Altered immune, metabolic, and proteostatic pathways underlie each MPN phenotype Pathway-enrichment analysis of genes with MPN subtype-specific expression (color indicated; light green ET, dark green PV, and dark blue MF) overlayed with ruxolitinib-specific expression (light blue). Each point represents a pathway; the x axis gives the normalized enrichment score, which reflects the degree to which each pathway is over- or under-represented at the top or bottom of the ranked list of differentially expressed genes, normalized to account for differences in gene set size and in correlations between gene sets and the expression dataset. The y axis lists the detail-level node of the most enriched pathways; solid lines mark GSEA-recommended Bonferroni-corrected statistical significance criterion of FDR < 0.25 for exploratory analyses. Dotted lines mark FDR > 0.25 and therefore, not sufficiently significant, yet visualized alongside solid lines to retain overall context (upper-level parent nodes of the detail-level pathways are provided in Table S3A–S3C). Multiple immune and inflammatory pathways are consistently significantly enriched across ET, PV, and MF (and suppressed in the ruxolitinib-treated cohort).

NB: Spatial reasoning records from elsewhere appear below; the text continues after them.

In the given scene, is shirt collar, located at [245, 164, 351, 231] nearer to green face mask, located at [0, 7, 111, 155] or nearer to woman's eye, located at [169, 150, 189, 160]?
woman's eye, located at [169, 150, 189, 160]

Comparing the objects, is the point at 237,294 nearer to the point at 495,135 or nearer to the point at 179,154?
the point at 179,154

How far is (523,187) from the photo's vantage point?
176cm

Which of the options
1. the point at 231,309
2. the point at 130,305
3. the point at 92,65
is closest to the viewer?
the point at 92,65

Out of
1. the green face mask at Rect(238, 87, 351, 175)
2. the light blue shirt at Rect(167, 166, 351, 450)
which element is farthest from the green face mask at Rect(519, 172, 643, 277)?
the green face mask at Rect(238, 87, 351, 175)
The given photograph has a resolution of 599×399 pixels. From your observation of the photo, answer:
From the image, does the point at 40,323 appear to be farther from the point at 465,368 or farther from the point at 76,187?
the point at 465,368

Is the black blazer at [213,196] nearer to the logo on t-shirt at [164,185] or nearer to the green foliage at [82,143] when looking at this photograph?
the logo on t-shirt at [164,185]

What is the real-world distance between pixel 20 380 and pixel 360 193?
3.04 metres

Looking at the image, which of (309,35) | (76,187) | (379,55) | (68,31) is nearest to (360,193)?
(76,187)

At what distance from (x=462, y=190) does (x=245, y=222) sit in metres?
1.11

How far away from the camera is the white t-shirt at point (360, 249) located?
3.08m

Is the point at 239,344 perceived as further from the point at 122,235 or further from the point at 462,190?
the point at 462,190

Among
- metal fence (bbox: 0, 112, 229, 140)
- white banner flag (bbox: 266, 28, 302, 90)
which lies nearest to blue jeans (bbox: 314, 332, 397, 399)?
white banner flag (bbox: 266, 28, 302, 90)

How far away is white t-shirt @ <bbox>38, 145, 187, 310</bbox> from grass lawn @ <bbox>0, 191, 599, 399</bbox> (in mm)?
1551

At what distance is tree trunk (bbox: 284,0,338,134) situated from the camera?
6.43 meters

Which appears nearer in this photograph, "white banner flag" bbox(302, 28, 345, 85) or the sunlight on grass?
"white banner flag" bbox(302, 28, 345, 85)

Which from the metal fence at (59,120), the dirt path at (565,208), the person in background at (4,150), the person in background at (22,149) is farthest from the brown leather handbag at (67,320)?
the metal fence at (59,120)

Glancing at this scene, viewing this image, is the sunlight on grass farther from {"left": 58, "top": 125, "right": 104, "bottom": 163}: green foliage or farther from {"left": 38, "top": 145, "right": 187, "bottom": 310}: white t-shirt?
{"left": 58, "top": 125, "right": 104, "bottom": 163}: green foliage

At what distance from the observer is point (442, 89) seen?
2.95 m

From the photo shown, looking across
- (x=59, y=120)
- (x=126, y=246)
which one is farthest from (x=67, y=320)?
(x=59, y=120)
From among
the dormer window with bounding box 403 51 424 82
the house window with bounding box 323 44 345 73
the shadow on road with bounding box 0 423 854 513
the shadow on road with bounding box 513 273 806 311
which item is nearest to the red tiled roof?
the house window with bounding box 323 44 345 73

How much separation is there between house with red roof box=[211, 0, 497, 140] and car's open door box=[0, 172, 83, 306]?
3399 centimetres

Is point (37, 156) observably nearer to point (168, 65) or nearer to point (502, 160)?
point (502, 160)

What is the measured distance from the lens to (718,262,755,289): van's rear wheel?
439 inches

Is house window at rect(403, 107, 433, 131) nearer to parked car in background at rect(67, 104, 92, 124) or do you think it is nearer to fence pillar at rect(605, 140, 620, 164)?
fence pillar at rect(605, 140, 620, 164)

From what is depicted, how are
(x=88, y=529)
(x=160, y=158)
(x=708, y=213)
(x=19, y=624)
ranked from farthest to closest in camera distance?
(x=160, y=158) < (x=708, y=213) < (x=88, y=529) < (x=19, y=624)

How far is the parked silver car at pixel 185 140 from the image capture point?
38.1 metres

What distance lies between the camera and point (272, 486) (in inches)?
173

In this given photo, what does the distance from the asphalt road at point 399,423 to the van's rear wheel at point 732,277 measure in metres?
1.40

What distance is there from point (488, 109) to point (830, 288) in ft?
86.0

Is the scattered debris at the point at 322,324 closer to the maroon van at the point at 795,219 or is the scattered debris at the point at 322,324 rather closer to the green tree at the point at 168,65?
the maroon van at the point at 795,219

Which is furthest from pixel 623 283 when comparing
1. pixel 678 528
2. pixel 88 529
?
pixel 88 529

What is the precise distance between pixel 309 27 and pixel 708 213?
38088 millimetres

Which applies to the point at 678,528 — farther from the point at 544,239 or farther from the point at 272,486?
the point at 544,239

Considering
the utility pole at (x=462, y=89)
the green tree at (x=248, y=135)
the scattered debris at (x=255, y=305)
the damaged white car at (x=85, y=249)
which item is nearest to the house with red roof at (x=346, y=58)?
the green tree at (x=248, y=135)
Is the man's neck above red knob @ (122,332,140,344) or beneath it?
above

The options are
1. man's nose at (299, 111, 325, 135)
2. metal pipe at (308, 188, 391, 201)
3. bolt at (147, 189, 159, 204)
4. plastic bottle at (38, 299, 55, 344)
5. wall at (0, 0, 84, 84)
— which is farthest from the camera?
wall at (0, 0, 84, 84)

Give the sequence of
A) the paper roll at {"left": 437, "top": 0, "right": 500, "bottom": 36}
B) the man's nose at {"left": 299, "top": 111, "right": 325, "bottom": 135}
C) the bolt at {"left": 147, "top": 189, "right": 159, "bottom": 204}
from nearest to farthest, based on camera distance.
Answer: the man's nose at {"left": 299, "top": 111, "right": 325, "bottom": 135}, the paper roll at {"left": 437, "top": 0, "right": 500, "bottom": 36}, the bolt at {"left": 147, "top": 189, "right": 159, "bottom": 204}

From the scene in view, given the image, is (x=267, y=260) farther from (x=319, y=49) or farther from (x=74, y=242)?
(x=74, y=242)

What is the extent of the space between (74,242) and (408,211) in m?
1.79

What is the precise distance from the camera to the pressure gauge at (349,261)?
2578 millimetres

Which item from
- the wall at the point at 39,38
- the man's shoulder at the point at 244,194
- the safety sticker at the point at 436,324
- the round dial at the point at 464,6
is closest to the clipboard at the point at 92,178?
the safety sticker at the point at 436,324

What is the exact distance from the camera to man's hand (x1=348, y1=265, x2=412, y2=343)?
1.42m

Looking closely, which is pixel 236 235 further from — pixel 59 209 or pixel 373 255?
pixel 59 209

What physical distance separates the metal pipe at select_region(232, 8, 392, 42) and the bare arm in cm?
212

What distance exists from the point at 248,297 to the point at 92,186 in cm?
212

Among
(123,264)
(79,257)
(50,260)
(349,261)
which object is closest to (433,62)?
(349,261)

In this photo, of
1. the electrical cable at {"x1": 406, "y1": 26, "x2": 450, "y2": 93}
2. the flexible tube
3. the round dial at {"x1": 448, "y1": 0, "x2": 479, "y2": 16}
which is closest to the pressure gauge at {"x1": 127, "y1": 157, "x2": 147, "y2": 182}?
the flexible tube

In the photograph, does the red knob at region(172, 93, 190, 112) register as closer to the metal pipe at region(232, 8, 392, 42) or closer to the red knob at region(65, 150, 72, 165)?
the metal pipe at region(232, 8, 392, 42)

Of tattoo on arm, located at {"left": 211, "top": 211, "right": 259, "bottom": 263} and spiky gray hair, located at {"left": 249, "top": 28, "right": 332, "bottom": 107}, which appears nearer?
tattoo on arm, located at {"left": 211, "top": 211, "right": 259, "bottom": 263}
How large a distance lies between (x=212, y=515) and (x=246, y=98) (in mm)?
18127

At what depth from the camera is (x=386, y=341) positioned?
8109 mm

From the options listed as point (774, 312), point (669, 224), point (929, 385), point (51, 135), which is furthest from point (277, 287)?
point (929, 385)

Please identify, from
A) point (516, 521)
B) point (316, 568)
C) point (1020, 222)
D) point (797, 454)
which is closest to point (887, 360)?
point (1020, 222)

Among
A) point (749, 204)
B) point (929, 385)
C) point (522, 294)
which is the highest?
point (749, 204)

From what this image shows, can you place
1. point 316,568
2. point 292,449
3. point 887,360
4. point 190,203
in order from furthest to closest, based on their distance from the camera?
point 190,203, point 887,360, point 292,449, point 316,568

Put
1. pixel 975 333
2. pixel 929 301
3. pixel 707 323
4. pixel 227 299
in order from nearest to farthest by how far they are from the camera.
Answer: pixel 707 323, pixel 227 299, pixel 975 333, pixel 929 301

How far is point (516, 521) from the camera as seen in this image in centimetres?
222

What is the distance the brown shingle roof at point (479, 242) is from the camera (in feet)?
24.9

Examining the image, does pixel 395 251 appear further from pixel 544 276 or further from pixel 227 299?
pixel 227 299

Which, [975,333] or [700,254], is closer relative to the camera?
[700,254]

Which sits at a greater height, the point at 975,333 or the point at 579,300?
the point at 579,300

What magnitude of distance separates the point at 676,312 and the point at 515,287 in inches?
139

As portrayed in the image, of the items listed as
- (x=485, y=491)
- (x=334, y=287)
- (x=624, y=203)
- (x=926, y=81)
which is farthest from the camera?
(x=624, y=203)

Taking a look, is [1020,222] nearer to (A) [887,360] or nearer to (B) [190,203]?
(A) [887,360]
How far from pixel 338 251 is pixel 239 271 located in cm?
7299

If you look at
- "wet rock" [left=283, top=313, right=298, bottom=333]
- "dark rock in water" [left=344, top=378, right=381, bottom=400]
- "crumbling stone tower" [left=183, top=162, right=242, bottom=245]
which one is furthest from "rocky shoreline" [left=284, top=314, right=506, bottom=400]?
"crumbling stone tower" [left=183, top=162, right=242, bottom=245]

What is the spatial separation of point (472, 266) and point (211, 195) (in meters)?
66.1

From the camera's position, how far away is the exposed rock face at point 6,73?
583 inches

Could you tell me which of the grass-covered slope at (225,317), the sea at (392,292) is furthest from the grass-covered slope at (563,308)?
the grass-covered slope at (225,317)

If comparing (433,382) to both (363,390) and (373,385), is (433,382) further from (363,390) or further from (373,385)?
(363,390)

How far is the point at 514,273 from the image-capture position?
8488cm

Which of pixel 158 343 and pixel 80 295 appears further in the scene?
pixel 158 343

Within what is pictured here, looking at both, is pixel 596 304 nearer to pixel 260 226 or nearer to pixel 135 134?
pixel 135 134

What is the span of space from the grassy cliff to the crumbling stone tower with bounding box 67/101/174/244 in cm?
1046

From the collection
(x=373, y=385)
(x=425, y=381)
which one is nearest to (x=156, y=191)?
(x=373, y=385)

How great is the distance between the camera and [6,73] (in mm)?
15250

MF is differentiated from ET and PV through dysregulation of additional molecular processes for cellular development, proliferation, metabolism, and DNA damage.

Figure 5

Prediction of MF based on unique and progressive MPN platelet transcriptome (A and B) Top few genes (out of 3000+) demonstrating monotonic progressive gene expression (log 2 fold change in expression y axis, FDR < 0.01, Mann-Kendall test with Bonferroni correction) across x-axes (A), CTRL-to-ET-to-MF and (B, CTRL-to-PV-to-MF. (C) Lasso-penalized multinomial logistic regression model under temporal validation i.e., trained on Stanford cohort 1 (n = 71, 2016–2017, Figure 1A) and validated on Stanford cohort 2 (n = 49, 2019, Figure 1A) as test set. (D) Lasso-penalized multinomial logistic regression model under geographical validation using two independently published datasets for training (cohort 3, n = 31 healthy controls in addition to Stanford cohorts 1 and 2) and validation (cohort 4, n = 25 MF and n = 15 healthy controls). (E) Receiver operating curves (ROC) toward MF prediction under conditions of temporal (C) and geographical (D) validation. Temporal validation uses three models: (i) baseline, with no gene expression data but patient age, gender, and mutation status alone; (ii) entire MPN platelet transcriptome; and (iii) MPN progressive genes alone. Outperformance of the progressive transcriptome model (red curve, AUROC = 0.96) vis-a-vis the entire transcriptome dataset (blue curve, AUROC = 0.95) and lastly, the baseline model without gene expression (black curve, AUROC = 0.68). Geographical validation using the progressive transcriptome model also demonstrates independent, high MF predictive accuracy (green curve, AUROC = 0.97). (F) Heatmap of top recurring Lasso-selected progressive genes for each of controls (left column, CTRL, yellow bar), ET (light green), PV (dark green), and MF (dark blue). Rows indicate gradation in gene expression on a blue (low) to red (high) scale. Columns indicate sample type (CTRL, ET, PV, and MF).